BEGIN DATA PROVIDED

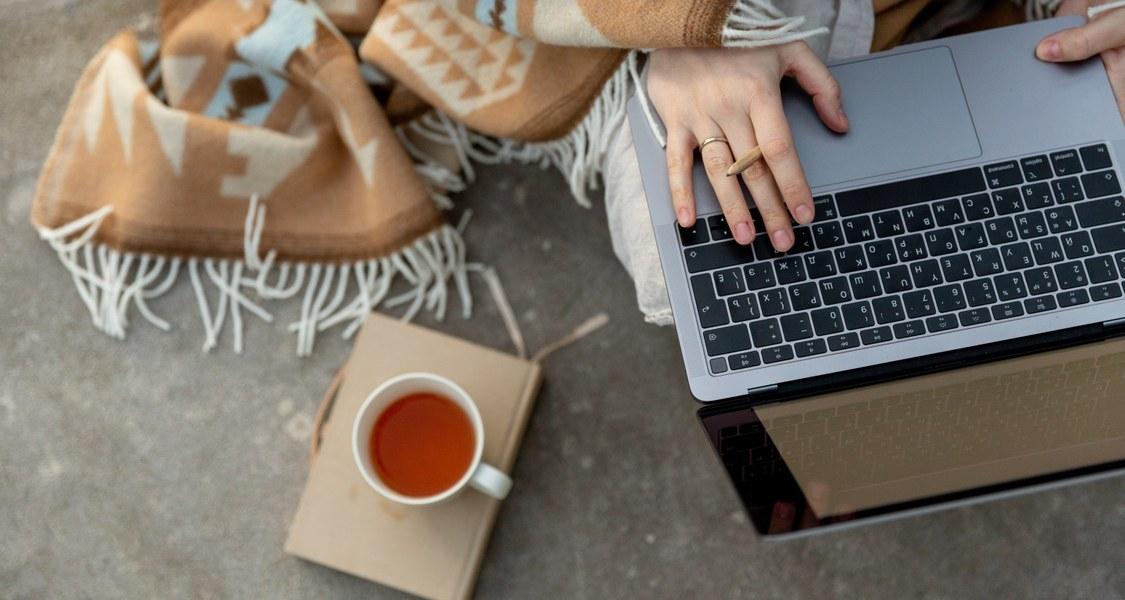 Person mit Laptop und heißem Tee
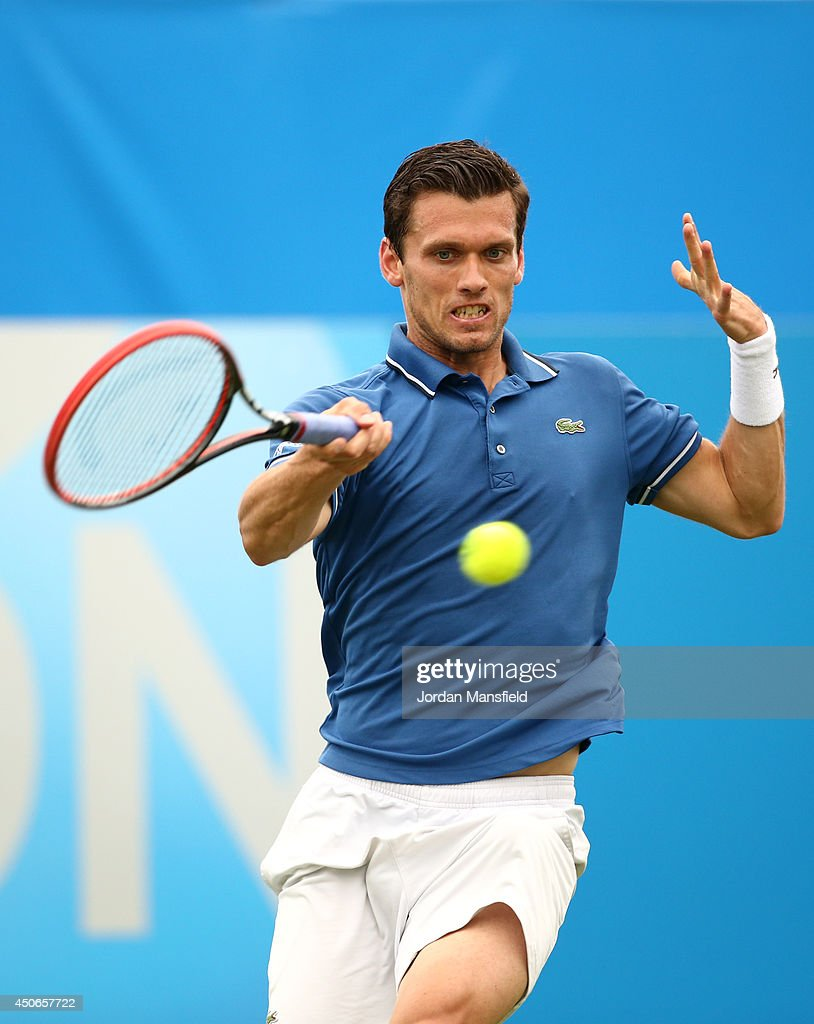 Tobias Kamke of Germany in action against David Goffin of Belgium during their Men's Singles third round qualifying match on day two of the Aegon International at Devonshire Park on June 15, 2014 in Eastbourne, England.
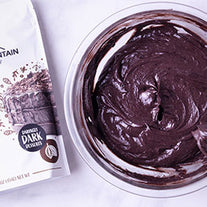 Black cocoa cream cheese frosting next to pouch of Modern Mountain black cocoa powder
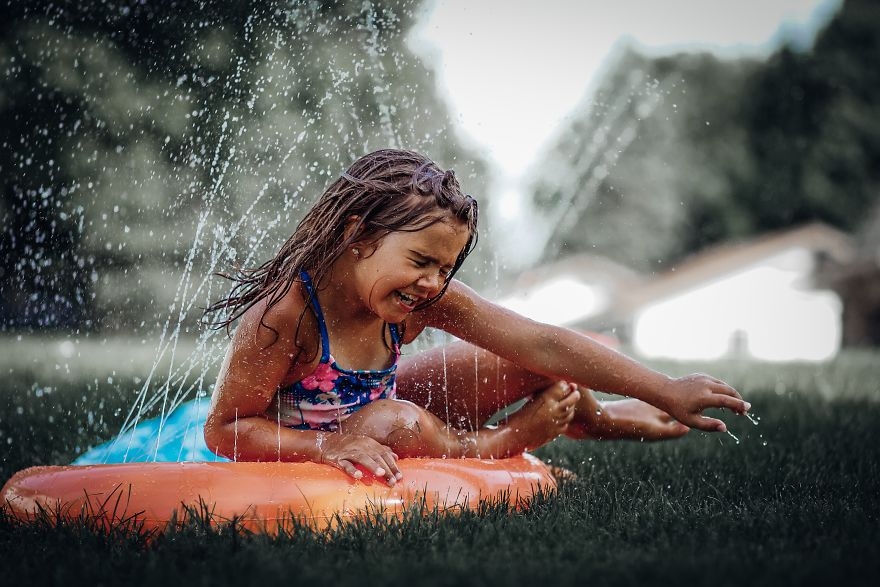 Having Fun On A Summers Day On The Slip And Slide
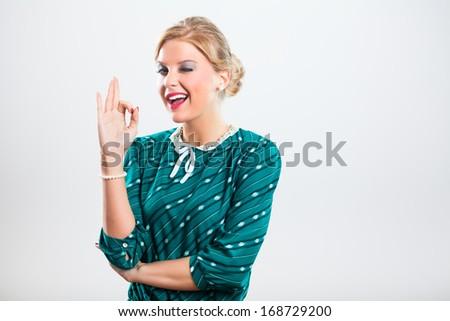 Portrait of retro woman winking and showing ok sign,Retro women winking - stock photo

END DATA PROVIDED

• DESCRIPTION OF THE TASK
Would you return all of the entries unchanged while omitting the images?

• SOLUTION FOR THIS EXERCISE
 Person mit Laptop und heißem Tee
 Tobias Kamke of Germany in action against David Goffin of Belgium during their Men's Singles third round qualifying match on day two of the Aegon International at Devonshire Park on June 15, 2014 in Eastbourne, England.
 Black cocoa cream cheese frosting next to pouch of Modern Mountain black cocoa powder
 Having Fun On A Summers Day On The Slip And Slide
 Portrait of retro woman winking and showing ok sign,Retro women winking - stock photo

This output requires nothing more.